[Brief descriptive captions]
---+---

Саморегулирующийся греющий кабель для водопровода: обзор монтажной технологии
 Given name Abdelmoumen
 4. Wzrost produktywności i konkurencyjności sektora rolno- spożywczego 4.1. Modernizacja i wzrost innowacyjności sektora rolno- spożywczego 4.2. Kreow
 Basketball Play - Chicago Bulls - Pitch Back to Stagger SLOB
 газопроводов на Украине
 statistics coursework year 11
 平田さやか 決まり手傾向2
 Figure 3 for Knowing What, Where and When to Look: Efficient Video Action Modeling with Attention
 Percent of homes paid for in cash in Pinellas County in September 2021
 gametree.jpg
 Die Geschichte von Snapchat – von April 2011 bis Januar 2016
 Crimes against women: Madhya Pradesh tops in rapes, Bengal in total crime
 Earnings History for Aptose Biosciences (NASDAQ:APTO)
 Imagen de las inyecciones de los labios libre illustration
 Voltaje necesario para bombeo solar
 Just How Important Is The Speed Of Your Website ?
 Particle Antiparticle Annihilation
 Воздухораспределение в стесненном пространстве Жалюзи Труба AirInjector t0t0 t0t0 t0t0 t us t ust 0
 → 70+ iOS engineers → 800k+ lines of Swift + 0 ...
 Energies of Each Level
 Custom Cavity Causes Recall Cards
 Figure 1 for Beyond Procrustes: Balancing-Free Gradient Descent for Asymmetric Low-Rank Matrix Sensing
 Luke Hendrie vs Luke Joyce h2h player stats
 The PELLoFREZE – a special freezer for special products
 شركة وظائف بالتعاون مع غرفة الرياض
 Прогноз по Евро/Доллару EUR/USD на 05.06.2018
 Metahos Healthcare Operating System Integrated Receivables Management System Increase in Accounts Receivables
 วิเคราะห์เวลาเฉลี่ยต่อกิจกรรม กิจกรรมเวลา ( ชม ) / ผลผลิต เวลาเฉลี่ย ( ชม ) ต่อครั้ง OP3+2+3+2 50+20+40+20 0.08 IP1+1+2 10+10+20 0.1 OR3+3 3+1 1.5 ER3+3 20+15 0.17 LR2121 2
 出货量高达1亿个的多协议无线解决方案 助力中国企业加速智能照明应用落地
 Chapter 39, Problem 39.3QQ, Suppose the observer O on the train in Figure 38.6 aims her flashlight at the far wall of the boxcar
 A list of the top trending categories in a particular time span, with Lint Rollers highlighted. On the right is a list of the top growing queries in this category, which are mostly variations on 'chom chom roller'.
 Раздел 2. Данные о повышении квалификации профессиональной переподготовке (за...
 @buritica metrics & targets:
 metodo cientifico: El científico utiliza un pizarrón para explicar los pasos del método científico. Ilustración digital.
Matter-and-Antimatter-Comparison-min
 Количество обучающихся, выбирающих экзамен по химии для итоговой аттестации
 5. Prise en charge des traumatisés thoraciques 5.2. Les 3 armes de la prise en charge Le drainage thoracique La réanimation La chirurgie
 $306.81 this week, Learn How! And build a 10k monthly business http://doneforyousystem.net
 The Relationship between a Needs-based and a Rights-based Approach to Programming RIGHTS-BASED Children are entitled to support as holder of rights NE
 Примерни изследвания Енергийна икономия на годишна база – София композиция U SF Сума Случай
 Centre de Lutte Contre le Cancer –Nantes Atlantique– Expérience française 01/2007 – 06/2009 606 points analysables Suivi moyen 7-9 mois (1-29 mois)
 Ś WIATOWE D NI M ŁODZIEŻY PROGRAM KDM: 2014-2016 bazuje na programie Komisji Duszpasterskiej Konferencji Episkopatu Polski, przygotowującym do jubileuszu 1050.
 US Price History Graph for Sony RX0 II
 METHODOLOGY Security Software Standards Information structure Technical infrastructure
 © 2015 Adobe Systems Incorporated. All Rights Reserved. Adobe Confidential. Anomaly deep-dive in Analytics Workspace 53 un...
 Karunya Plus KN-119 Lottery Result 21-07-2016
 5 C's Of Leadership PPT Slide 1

---+---

Of the entries listed above, reproduce only the lines starting at the line containing "The PELLoFREZE –" and ending at the line containing "Metahos Healthcare Operating". Include both, exactly as they stand.

§ **Finished task**:
 The PELLoFREZE – a special freezer for special products
 شركة وظائف بالتعاون مع غرفة الرياض
 Прогноз по Евро/Доллару EUR/USD на 05.06.2018
 Metahos Healthcare Operating System Integrated Receivables Management System Increase in Accounts Receivables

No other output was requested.